LlamaBridge is the main multiplatform entry point for GGUF-based language models in Llamatik. It exposes a compact API for:

  • text generation
  • retrieval-friendly embeddings
  • streaming tokens
  • JSON and JSON Schema constrained output
  • generation parameter tuning
  • KV cache reuse and session persistence
  • model introspection (finetune type, chat template)
  • concurrent independent sessions via LlamaSession
  • Multi-Token Prediction (MTP) for faster speculative generation

Under the hood, the actual implementation is platform-specific, but the public API stays the same.

Platform support#

Current support in the library code:

  • Android: supported
  • iOS: supported
  • JVM / Desktop: supported
  • WASM: text generation is supported, but embeddings and KV session persistence are currently not available, and synchronous generateContinue() is not supported in worker-only mode

Model path helper#

fun getModelPath(modelFileName: String): String

This returns a platform-usable path for a model file.

Typical usage:

val modelPath = LlamaBridge.getModelPath("qwen2.5-0.5b-instruct-q4_k_m.gguf")

Use this when your app stores or ships models differently across platforms and you want one common entry point before initialization.

Embeddings API#

fun initEmbedModel(modelPath: String): Boolean
fun embed(input: String): FloatArray

initEmbedModel(modelPath)#

Loads a model for embeddings. Returns true on success.

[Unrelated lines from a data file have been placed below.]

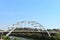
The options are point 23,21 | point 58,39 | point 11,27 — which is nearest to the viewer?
point 58,39

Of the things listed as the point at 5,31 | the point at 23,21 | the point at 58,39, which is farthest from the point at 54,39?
the point at 5,31

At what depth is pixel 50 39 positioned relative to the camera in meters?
54.0

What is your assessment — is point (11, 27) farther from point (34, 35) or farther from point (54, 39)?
point (54, 39)

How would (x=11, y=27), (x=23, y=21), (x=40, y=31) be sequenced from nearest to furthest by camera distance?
(x=23, y=21), (x=11, y=27), (x=40, y=31)

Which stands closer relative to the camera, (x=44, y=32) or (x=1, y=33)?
(x=1, y=33)

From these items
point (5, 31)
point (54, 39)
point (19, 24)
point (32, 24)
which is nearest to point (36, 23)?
point (32, 24)

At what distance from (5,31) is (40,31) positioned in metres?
14.0

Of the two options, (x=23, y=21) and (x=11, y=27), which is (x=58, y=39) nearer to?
(x=23, y=21)

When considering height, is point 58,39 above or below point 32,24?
below

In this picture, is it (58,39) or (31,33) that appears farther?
(31,33)

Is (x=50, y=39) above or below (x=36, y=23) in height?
below

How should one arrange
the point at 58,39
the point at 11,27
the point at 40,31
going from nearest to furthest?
the point at 58,39
the point at 11,27
the point at 40,31

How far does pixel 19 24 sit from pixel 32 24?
15.2 feet

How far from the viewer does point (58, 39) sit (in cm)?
5216
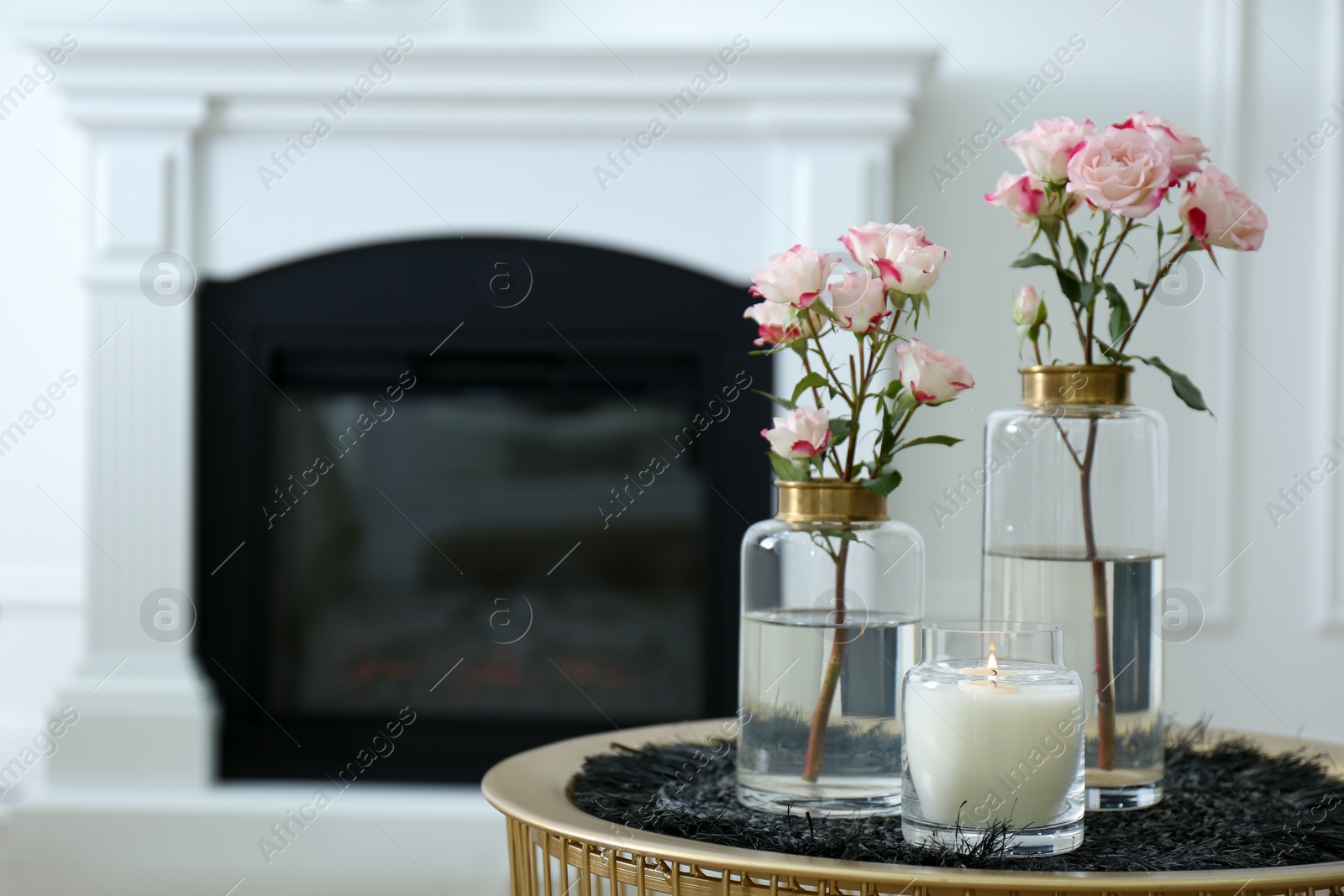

val ok = LlamaBridge.initEmbedModel(modelPath)
check(ok) { "Failed to initialize embedding model" }

embed(input)#

Computes a vector representation of the input text. This is useful for:

  • semantic search
  • document retrieval
  • clustering
  • reranking pipelines
  • PDF RAG and other retrieval workflows
val vector = LlamaBridge.embed("How do coroutines work?")
println("Embedding size = ${vector.size}")

Important notes:

  • Use the same embedding model for all vectors inside one index.
  • Initialize the embedding model before calling embed.
  • On WASM, embeddings are currently not implemented.

Generation model initialization#

fun initGenerateModel(modelPath: String): Boolean

Loads a generation model and prepares it for inference.

val ok = LlamaBridge.initGenerateModel(modelPath)
check(ok) { "Failed to initialize generation model" }

Call this before any generation method.

One-shot generation#

fun generate(prompt: String): String

Generates a full response from a single prompt. This is the simplest API and a good default when each request is independent.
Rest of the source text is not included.